İşte sanatın gücü.. İşte  kültürün  ulusal ve evrensel gücü.. ARTOROS Uluslararası Kültür Sanat Festivali ve çalıştayına katılan 140 sanatçı ayrılırken bu bölgeden; İbradı’dan, Ormana’dan ve Ürünlü’den bir çok anıyı ve dostluğu kendi ülkelerine, kendi eserlerine taşıdılar. Yerli yabancı her sanatçı bu coğrafyadan tatlar ve renkler ve anılar taşıyarak ,çoğaltarak  dağıldılar..

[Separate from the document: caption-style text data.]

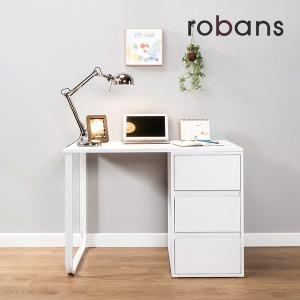 로반스 온리유 1000 책상 + 서랍장 세트 /1인용책상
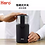 Thumbnail: Hero electric coffee bean grinder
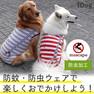 iDog 中大型犬用 サスペンダーボーダータンク moscape アイドッグ【卸 犬用品】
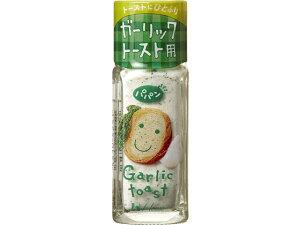 ハウス食品/パパン ガーリックトーストミックス 24g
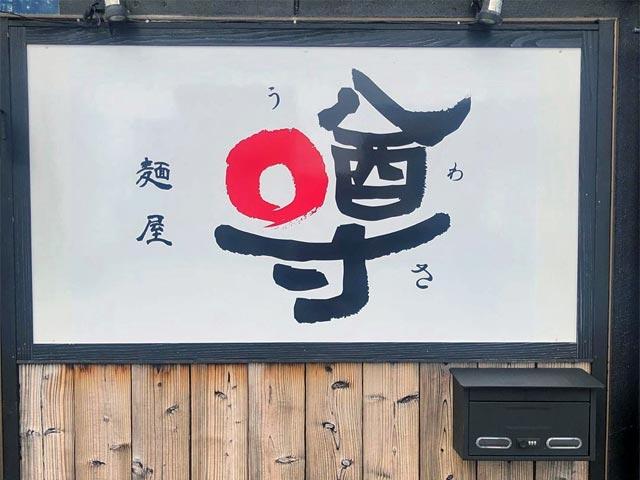 麺屋 噂(MENYA UWASA)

Bu organizasyonun  ana fikrini, sorumluluğunu, telaşını, yükünü taşıyan ressam Gülsen Zengin’i, organizasyonda  yer alan bütün sanatçıları, Atıf Zengin dostumu, şair ,fotoğraf sanatçısı Neslihan Yazıcılar ve elbette ev sahibi İbradı Belediye Başkanı  Serkan Küçükkuru, Antalya Büyükşehir Belediye Başkanı Menderes Türel, İbradı türkülerini bizimle paylaşan, turizm elçisi Sami Demircioğlu, Yerel folklorik motifleri, Torosları titreten, enstrümanları, kaşıkları ve  Karac’oğlan’dan beri söylenen  ezgileriyle ruhumuzu özüne götüren  Gülay Diri’yi, Japonya’dan  Takashi   piyanist ve keman sanatçısı kardeşleri, Dansları ve romantizmin hafif müziğiyle nostaljik  perdelere saran  Sevil ve Sibel  Esen kardeşleri, duruşu ve  nitelikli programlarıyla halkın yüreğinde taht kurmuş olan ,hoş ve samimi  söyleşisi ile Tayfun Talipoğlu’nu ,Uluslararası Aktivist Sanatçılar Birliği  Azerbaycan temsilcisi  Nevai Metin Memmedoğlu ve  İlgar Akbarov’u,Yurt dışından katılanları temsilen Balkan Aydınları ve Yazarları Birliği Başkanı Osman Baymak’ı , yerel yemeklerin ustası, Meclis üyesi Gülsüm hanımı, sevdamızın  gül yüzü, kardeşim ,yoldaşım doktor Şerahil Laçin’i, Muhtar Art Merkezi sahibi sayın Ahmet Muhtar Kızıltan’ı ,emeği geçen herkesi  ve katılımcı bütün sanatçı arkadaşlarımı kutluyorum.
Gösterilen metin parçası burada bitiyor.